= Egerszóláti Olaszrizling =

Hungarian white wine

Egerszóláti Olaszrizling is one of the traditional white wines of the Eger wine region. The wine is made of grapes of the variety called Olaszrizling (outside Hungary more commonly known as Welschriesling) and originated from the village Egerszólát.

==History==
It used to be one of the well-known Eger white wines in the Hungarian market before the Communist regime. After 1945 it became a victim of the socialist farming focus on quantity instead of quality. Attempts to rediscover this wine were made by some Eger wine-makers in the late 1990s. It is planned to award Egerszóláti Olaszrizling the DHC-status (DHC is the Hungarian AOC-system, under construction).

==Regulations==
Egerszóláti Olaszrizling is a quality white wine. The maximal yield can reach 5 hl/ha, though most producers follow stricter practice: their vineyards yield 15–50 hl/ha. The wine is to get the DHC status when the Eger DHC-system is set.

==Climate==
The climate of Egerszólát is similar to that of the other parts of Eger: the annual mean temperature is 10.1 C. Eger is among the coolest wine regions of Hungary.
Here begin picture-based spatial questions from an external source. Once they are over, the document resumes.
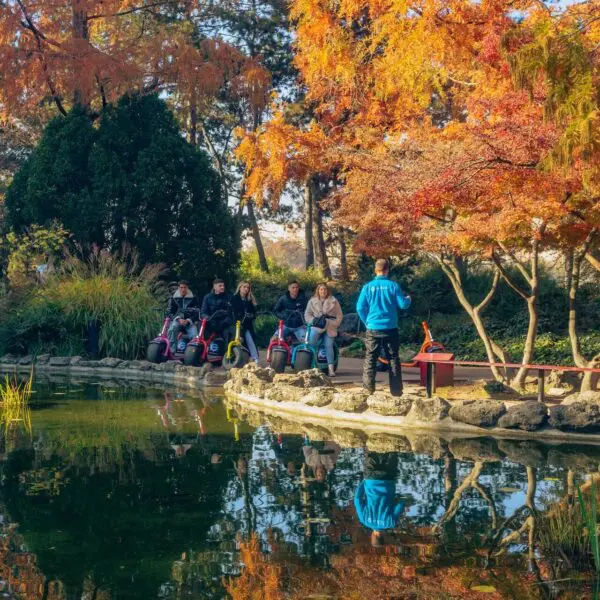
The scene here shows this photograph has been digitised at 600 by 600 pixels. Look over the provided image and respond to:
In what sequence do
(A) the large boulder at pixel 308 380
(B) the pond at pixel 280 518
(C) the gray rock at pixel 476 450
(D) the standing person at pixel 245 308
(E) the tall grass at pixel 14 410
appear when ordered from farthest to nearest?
(D) the standing person at pixel 245 308 < (A) the large boulder at pixel 308 380 < (E) the tall grass at pixel 14 410 < (C) the gray rock at pixel 476 450 < (B) the pond at pixel 280 518

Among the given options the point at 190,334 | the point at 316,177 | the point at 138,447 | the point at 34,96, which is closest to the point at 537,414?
the point at 138,447

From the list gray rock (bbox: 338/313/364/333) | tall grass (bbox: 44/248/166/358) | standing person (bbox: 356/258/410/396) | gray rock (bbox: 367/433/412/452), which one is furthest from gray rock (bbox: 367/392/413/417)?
gray rock (bbox: 338/313/364/333)

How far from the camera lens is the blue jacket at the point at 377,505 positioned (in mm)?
6215

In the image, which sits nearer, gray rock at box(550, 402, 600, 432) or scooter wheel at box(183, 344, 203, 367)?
gray rock at box(550, 402, 600, 432)

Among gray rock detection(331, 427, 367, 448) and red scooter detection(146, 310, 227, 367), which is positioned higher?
red scooter detection(146, 310, 227, 367)

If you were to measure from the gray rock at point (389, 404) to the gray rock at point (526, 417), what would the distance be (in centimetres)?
111

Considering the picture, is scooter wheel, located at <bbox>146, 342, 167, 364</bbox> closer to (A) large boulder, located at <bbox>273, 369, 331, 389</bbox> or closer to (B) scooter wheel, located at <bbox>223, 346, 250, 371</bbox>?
(B) scooter wheel, located at <bbox>223, 346, 250, 371</bbox>

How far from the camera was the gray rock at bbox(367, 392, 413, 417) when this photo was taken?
10477 mm

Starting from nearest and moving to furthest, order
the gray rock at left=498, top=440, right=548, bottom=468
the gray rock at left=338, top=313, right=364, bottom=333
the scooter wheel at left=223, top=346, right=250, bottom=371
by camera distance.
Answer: the gray rock at left=498, top=440, right=548, bottom=468 < the scooter wheel at left=223, top=346, right=250, bottom=371 < the gray rock at left=338, top=313, right=364, bottom=333

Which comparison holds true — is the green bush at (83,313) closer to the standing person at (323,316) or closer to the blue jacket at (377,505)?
the standing person at (323,316)

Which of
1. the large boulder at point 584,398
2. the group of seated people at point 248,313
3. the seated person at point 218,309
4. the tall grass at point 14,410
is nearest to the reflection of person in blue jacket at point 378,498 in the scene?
the large boulder at point 584,398

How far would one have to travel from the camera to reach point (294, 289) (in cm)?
1511

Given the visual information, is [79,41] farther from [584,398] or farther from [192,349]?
[584,398]

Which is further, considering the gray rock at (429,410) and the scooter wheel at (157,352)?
the scooter wheel at (157,352)
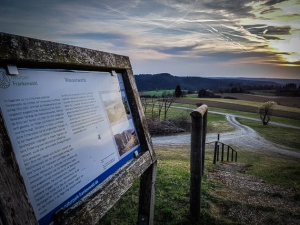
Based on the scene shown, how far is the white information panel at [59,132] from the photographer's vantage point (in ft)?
3.30

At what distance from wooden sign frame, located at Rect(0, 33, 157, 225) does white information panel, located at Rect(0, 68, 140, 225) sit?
50 millimetres

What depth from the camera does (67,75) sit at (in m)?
1.37

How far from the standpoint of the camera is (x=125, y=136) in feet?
5.95

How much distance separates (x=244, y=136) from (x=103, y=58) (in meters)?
27.9

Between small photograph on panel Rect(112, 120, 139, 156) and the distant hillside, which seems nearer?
small photograph on panel Rect(112, 120, 139, 156)

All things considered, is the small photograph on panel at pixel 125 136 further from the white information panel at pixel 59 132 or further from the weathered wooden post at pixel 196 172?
the weathered wooden post at pixel 196 172

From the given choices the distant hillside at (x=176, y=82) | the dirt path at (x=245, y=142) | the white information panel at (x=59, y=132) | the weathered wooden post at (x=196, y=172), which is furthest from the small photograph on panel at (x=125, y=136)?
the distant hillside at (x=176, y=82)

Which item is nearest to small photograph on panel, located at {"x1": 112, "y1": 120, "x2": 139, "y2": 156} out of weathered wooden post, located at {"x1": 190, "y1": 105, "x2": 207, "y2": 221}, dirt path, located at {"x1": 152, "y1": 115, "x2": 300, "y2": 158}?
weathered wooden post, located at {"x1": 190, "y1": 105, "x2": 207, "y2": 221}

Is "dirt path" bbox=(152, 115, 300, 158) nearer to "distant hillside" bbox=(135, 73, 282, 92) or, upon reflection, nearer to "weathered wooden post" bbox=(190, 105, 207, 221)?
"weathered wooden post" bbox=(190, 105, 207, 221)

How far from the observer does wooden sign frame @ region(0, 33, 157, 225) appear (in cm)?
88

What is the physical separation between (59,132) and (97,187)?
443 millimetres

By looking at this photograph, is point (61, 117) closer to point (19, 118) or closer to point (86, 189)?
point (19, 118)

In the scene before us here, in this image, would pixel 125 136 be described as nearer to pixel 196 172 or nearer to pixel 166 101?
pixel 196 172

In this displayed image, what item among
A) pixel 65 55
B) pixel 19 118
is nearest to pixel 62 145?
pixel 19 118
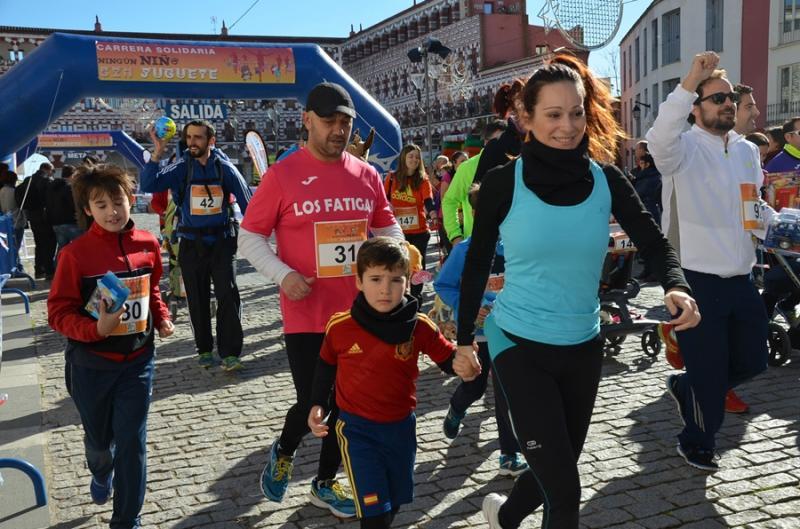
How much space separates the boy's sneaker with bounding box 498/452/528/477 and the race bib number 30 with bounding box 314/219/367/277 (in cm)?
140

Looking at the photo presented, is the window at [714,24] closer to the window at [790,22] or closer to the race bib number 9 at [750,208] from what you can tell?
the window at [790,22]

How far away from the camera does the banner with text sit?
43.7ft

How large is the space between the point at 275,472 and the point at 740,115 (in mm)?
3869

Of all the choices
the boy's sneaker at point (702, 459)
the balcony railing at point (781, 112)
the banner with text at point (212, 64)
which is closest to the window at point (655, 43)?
the balcony railing at point (781, 112)

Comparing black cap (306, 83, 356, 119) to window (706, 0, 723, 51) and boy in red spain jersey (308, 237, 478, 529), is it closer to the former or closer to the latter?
boy in red spain jersey (308, 237, 478, 529)

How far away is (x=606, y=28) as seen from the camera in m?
3.95

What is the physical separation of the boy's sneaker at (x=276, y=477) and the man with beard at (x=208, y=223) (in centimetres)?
314

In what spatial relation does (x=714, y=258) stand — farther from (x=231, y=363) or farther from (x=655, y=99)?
(x=655, y=99)

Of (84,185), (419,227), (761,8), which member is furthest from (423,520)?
(761,8)

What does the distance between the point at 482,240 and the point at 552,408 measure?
2.11 ft

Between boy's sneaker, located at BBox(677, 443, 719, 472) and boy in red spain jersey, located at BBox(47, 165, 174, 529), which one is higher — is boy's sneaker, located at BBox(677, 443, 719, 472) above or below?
below

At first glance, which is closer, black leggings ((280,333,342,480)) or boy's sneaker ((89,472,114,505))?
black leggings ((280,333,342,480))

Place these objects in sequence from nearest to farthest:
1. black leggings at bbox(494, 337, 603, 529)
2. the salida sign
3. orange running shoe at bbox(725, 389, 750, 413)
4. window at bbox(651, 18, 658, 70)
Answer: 1. black leggings at bbox(494, 337, 603, 529)
2. orange running shoe at bbox(725, 389, 750, 413)
3. the salida sign
4. window at bbox(651, 18, 658, 70)

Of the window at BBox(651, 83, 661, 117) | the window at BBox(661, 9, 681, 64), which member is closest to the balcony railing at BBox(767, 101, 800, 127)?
the window at BBox(661, 9, 681, 64)
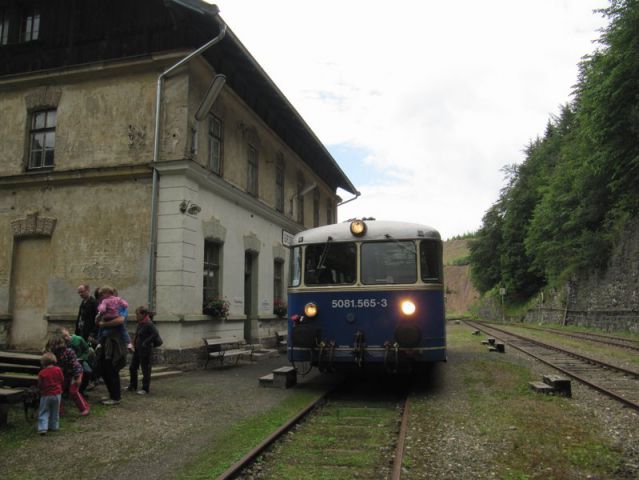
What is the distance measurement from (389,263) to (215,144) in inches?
274

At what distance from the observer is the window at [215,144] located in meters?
12.9

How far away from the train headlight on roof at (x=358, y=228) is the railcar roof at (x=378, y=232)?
6 cm

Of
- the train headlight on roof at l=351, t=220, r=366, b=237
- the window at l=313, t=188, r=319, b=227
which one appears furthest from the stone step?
the window at l=313, t=188, r=319, b=227

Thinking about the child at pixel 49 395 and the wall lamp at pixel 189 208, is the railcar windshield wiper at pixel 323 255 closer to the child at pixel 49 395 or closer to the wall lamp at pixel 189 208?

The average annual amount of rainfall of the last 40 years is 595 mm, while the sun shines 2100 to 2200 hours a year.

==Soil==
The soil is brown forest soil with riolit tuff underneath.

==Wines==
Egerszóláti Olaszrizling is a full-bodied white wine with nice acids. It is the best when fermented and aged in oak for a few months. Bottle ageing pays off well. It is the best 2 to 3 years after harvest.